Connect with us

Wrestling

How Staff Changes May Be Currently Impacting Cowboy Wrestling

Published

on

This summer it was announced that Eric Guerrero would be leaving Oklahoma State for the Oklahoma Regional Training Center.

After Eric left Zack Esposito was promoted to the associate head coaches position, Chris Perry, who had been a volunteer assistant, to assistant coach, Isaac Jordan came in and replaced Perry as the volunteer assistant and Tyler Caldwell was hired on as the recruiting coordinator.

Eric Guerrero can coach. He knows the technical side of the sport, he knows how to communicate it, and was effective at teaching it. You could see that on the mat with the Cowboy teams he coached. He’s a smaller guy who probably worked with the lower weights a lot and OSU, for the most part, has been very good there.

But Guerrero wasn’t necessarily known as the best recruiter.

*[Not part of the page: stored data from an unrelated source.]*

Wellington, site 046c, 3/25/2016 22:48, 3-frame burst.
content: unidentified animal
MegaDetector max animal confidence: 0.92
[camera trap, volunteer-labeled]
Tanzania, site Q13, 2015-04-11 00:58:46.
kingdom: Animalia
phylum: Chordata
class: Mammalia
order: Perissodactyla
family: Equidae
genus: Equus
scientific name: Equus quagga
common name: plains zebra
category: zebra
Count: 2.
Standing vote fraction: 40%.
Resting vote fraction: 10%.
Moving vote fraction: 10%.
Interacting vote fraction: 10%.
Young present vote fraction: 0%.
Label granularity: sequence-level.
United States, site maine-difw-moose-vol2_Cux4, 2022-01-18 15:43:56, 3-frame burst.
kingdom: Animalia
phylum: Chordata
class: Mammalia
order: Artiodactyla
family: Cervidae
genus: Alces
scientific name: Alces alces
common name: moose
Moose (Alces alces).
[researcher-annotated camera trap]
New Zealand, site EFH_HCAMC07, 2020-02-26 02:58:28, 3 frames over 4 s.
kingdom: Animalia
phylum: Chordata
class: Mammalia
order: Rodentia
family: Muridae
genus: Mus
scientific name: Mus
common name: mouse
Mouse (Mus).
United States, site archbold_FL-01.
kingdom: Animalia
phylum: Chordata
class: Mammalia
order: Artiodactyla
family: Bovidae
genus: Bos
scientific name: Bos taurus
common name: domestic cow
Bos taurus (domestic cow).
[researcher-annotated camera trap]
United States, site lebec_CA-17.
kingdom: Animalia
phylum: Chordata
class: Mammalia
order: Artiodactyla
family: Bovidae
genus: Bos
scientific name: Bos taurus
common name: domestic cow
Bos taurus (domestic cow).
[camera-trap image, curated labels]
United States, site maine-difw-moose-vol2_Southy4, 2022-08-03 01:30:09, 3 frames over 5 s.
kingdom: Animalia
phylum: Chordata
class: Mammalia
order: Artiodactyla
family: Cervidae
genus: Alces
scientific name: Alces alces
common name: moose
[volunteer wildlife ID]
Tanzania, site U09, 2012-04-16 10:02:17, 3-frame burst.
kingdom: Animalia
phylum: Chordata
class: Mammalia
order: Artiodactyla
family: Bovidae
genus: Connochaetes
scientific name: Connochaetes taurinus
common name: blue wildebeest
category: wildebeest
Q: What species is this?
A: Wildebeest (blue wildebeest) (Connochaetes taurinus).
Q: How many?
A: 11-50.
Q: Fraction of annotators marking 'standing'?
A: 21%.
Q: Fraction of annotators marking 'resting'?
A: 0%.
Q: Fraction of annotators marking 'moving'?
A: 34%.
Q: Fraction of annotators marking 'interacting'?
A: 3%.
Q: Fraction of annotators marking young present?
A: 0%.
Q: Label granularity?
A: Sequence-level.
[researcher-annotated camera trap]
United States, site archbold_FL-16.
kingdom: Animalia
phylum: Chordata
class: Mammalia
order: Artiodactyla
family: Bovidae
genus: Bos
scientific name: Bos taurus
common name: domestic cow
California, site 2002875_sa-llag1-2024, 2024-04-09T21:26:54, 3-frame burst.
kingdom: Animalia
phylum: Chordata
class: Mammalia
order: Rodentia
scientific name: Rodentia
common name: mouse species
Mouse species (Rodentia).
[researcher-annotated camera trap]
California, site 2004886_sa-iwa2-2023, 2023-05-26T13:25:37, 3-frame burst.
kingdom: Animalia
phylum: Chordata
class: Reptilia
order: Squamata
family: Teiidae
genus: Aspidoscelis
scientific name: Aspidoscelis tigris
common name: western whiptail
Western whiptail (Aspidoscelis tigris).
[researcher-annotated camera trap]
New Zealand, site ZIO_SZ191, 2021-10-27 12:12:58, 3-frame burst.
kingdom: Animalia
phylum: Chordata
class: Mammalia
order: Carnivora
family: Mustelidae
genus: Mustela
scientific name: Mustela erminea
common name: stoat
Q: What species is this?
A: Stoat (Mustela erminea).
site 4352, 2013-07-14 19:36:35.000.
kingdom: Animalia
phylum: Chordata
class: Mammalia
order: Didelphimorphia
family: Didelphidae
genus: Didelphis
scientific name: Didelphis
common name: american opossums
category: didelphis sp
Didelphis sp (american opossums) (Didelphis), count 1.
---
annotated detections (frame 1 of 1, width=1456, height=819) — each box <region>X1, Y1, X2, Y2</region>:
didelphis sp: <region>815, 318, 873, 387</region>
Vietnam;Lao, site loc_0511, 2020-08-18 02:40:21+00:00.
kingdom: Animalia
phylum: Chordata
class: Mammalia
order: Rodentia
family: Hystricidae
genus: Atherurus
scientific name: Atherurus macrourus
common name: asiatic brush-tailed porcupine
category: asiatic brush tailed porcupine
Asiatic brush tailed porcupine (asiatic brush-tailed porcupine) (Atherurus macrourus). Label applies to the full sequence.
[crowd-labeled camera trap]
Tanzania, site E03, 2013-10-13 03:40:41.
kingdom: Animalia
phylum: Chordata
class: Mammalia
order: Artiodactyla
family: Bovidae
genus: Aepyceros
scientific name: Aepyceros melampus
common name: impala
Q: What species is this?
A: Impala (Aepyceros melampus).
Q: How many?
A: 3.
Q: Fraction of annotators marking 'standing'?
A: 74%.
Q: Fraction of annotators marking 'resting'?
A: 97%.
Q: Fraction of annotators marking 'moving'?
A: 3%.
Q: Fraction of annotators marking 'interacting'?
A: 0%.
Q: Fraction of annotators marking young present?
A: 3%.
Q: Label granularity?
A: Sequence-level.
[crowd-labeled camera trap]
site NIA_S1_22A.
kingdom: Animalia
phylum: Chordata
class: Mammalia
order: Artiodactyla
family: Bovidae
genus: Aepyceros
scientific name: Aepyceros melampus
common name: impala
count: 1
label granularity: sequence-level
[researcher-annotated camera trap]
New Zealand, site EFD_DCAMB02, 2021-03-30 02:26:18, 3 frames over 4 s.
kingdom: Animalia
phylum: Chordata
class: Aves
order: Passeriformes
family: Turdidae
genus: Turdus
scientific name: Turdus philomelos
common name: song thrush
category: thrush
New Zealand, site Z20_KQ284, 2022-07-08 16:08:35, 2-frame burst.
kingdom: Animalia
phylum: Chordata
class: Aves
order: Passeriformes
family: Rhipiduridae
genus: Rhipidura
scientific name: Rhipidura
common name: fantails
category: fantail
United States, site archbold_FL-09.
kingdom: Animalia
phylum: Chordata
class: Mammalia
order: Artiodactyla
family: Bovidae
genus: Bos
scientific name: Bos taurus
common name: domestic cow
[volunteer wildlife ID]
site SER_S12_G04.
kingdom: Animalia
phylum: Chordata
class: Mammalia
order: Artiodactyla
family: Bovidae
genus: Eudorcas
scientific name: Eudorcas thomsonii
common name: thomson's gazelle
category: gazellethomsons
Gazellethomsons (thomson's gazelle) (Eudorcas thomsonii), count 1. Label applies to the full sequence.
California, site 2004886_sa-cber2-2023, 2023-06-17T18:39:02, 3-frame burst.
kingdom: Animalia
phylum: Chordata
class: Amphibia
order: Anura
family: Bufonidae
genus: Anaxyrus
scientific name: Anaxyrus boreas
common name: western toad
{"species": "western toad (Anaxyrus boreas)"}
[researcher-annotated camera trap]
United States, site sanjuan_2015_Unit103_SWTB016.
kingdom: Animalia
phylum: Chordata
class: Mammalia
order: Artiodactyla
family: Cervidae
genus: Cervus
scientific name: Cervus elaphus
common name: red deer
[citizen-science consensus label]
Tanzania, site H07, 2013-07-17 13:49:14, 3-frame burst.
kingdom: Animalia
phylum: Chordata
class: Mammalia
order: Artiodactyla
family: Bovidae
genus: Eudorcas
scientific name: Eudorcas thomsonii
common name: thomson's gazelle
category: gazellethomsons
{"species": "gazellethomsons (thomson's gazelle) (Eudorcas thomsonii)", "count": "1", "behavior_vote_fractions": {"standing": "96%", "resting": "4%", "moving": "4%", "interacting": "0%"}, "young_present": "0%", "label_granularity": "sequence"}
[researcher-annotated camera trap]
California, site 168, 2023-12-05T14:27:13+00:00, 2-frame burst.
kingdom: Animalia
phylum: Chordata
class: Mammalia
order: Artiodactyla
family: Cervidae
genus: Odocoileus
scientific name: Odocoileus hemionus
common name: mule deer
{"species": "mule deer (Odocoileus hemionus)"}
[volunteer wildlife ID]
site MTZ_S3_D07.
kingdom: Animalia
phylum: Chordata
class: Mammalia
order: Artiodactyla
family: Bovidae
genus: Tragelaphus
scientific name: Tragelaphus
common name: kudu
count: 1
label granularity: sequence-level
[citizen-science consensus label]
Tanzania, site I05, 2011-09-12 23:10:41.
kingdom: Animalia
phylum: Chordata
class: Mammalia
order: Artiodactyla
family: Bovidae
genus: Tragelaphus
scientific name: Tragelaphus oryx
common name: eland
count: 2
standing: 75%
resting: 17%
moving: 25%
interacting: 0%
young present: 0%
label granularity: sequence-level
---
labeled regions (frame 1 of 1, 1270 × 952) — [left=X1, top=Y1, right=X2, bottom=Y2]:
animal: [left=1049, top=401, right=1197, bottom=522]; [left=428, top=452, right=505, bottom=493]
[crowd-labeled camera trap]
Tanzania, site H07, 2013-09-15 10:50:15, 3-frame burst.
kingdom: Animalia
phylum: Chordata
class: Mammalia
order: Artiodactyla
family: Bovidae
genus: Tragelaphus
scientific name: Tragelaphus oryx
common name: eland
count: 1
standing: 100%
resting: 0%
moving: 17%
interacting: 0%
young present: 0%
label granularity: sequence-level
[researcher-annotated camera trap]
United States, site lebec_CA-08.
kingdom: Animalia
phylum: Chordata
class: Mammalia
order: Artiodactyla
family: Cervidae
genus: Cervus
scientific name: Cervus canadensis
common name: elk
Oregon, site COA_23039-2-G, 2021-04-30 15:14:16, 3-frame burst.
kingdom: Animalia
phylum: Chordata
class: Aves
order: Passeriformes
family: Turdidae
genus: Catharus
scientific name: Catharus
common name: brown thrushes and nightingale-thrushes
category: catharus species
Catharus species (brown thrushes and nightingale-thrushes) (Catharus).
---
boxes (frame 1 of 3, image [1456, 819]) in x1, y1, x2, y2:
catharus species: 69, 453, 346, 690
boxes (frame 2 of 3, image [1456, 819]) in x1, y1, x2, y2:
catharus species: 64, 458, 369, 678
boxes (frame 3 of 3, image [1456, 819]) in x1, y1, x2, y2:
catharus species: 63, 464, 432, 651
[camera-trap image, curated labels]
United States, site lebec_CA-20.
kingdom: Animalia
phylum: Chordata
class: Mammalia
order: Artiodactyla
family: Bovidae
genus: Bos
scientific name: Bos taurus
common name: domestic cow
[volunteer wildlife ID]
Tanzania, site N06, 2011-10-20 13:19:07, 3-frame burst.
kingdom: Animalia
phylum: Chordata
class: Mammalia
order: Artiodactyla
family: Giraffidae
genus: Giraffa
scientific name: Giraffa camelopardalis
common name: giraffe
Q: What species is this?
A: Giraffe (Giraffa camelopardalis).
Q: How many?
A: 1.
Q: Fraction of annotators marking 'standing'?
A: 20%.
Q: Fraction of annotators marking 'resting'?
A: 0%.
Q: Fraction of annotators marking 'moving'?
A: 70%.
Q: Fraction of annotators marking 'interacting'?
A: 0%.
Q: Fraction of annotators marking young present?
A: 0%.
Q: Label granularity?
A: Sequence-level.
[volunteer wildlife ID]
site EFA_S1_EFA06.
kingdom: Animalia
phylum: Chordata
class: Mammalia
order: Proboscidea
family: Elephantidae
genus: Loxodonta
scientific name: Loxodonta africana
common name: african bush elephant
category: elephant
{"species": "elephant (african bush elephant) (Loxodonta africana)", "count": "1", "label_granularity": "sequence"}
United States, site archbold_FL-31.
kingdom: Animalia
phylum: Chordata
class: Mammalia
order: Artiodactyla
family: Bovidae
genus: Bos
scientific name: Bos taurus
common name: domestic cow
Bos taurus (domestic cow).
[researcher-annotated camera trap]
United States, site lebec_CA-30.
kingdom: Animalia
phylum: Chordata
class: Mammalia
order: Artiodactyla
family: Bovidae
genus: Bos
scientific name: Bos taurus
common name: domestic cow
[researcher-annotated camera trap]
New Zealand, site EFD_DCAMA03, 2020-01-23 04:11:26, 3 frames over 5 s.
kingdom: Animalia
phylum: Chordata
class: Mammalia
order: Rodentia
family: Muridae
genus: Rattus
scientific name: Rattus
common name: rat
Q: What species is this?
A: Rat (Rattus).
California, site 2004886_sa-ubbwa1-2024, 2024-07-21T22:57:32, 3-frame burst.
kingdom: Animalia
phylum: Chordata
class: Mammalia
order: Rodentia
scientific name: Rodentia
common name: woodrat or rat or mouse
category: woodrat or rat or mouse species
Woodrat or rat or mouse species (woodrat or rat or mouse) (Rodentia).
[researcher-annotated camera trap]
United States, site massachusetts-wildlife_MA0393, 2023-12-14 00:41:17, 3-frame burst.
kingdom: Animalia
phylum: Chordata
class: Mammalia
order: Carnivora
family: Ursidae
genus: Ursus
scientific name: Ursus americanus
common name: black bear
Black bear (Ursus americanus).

It goes without saying that Perry, Jordan, and Caldwell have a leg in the recruiting department as they’re a lot younger. It’s easier for them to connect with recruits, build relationships, etc. And the Cowboys seemed to see the benefit of that side of the change almost instantly, flipping two elite recruits from Minnesota and PSU within a few months of the staff change.

On the mat, the Cowboys as a whole don’t look as good as you’d prefer right now. They came into the season ranked 3-4 in most polls and are now sitting in the 7-9 range.  Coach Smith said a few weeks ago the they hadn’t put together a good performance all season. Dean Heil, a Guerrero recruit, is now 3-4 in his last seven matches after winning 55 straight prior to that first loss. This leaves a lot of people wondering what’s going on with the Cowboys?

The young coaches are clearly recruiting better with the guys they landed, but you have to wonder if what we’re seeing on the mat this year is the result of some growing pains with three young coaches in Perry, Caldwell, and Jordan vs. what you may have seen with a 15-year veteran like Guerrero.

It’s no knock on the young guys. It’s just a fact that they are younger and less experienced. So it’s easy to think that a guy that has been doing the job since they were in elementary school might have a technical edge comparative to where they currently are.

In the big picture of this exchange you prefer the step up in recruiting over the drop off in veteran experience. These young new coaches will get there in time. That part will take care of itself,  John Smith is the best in the business at bringing along young coaches. Ideally the talent level upgrade in the room, due to improved recruiting, balances out the loss of a veteran coach as these young coaches develop.